EXERCISE REQUIREMENTS |
In the data below, work out how many lines include the string "across". Only the number should be given.

### DATA SECTION

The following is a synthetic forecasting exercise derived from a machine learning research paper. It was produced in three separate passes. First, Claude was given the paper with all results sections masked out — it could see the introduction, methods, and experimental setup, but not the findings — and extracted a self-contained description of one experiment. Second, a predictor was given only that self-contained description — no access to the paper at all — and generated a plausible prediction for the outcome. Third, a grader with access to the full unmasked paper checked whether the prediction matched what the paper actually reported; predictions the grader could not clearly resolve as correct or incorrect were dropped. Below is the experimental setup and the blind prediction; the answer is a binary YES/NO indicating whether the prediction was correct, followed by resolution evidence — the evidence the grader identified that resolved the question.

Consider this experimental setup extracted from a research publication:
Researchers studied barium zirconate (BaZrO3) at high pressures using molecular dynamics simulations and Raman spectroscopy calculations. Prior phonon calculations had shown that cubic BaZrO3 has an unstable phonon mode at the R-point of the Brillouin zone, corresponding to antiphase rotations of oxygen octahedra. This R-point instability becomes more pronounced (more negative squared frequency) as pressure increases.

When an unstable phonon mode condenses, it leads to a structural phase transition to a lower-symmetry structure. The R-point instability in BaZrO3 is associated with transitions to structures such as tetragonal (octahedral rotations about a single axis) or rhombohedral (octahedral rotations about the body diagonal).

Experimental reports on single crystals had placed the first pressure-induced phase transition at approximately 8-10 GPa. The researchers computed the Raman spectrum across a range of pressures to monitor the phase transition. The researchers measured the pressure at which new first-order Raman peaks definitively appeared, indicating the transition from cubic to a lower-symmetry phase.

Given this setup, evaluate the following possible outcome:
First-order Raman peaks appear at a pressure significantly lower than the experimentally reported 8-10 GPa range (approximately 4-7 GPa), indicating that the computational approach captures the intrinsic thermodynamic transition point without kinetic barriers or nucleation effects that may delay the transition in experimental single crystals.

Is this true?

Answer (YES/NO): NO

######
### DATA SECTION

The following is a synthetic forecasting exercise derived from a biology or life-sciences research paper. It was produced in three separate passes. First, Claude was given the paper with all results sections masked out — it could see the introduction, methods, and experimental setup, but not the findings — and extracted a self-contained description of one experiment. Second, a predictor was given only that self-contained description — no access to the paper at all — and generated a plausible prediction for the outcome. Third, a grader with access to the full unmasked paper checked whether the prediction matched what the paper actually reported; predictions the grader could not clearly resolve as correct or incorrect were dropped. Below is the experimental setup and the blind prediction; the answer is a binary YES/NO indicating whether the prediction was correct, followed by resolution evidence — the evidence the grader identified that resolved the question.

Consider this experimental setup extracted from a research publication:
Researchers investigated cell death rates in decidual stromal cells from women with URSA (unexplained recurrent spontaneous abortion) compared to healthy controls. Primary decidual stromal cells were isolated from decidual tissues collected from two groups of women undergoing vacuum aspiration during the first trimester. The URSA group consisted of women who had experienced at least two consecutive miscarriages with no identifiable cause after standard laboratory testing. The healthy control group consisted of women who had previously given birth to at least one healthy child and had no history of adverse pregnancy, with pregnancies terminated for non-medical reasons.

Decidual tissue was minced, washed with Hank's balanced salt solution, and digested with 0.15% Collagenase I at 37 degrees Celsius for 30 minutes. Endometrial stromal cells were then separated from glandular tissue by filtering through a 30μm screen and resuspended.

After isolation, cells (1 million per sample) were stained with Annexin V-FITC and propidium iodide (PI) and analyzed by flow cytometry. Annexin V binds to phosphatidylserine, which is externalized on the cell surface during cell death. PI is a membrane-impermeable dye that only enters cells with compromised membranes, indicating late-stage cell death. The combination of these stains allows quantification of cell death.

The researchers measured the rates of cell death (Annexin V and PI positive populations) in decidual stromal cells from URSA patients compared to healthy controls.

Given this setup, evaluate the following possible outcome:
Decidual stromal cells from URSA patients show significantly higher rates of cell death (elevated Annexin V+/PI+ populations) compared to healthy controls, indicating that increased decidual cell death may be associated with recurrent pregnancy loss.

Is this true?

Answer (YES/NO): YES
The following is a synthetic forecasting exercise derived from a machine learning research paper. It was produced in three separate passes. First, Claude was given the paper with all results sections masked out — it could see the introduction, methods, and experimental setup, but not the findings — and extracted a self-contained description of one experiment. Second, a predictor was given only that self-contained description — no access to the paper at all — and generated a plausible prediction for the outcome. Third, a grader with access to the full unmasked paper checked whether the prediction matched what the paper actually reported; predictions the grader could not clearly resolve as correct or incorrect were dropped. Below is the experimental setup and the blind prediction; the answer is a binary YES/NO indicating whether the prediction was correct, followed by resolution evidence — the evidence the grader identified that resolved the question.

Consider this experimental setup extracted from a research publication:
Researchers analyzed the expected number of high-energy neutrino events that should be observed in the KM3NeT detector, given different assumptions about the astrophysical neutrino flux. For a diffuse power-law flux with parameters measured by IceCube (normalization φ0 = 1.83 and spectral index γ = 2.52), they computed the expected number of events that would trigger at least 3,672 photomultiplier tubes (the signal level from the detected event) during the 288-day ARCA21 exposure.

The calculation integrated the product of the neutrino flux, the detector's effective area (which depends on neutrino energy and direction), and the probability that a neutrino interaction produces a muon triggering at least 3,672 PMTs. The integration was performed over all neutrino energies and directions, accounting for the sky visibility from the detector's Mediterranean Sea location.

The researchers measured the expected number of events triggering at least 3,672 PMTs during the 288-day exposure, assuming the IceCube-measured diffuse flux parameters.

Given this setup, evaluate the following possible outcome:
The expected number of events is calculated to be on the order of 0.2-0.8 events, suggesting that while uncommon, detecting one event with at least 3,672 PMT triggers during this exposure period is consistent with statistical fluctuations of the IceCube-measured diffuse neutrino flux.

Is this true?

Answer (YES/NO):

######
### DATA SECTION

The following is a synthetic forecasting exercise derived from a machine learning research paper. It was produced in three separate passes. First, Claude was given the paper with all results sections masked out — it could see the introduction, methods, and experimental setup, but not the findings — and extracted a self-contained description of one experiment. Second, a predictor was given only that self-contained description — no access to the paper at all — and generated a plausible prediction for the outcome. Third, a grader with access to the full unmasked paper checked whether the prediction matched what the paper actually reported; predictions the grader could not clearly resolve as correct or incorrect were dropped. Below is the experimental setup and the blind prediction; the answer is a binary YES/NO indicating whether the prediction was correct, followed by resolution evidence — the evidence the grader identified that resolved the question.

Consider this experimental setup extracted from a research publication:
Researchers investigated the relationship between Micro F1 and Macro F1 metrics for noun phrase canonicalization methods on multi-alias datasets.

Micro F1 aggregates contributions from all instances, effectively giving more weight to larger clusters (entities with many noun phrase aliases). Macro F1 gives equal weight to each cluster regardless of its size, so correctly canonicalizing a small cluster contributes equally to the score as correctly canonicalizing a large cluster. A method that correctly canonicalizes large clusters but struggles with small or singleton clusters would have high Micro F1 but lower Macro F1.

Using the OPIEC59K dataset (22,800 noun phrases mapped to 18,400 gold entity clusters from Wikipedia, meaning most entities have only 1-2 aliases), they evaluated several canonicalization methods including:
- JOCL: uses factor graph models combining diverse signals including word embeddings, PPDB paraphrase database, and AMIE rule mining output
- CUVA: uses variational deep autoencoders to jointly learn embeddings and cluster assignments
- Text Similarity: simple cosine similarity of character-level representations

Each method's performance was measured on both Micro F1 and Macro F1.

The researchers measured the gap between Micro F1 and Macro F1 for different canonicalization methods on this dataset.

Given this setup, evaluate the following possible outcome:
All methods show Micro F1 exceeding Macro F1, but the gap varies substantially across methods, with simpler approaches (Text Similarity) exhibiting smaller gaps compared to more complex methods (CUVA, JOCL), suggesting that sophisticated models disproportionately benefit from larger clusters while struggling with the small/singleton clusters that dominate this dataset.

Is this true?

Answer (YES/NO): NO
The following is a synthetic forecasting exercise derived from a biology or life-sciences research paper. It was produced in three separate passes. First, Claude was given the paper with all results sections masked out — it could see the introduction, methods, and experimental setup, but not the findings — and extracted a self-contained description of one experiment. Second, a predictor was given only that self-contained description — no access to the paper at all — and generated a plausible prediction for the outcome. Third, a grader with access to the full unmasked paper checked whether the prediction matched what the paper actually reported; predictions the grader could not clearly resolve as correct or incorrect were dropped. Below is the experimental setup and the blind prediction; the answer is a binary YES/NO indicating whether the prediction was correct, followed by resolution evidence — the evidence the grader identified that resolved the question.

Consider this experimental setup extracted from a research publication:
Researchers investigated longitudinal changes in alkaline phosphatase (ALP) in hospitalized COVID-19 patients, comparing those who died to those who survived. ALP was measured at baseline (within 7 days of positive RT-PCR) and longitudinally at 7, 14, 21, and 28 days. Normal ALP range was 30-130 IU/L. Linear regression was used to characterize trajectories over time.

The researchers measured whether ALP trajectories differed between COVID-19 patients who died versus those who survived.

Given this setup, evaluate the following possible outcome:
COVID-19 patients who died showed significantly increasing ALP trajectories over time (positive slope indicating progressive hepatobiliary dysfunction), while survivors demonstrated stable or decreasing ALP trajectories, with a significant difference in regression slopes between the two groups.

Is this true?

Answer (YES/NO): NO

######

REPLY TO THE EXERCISE |
2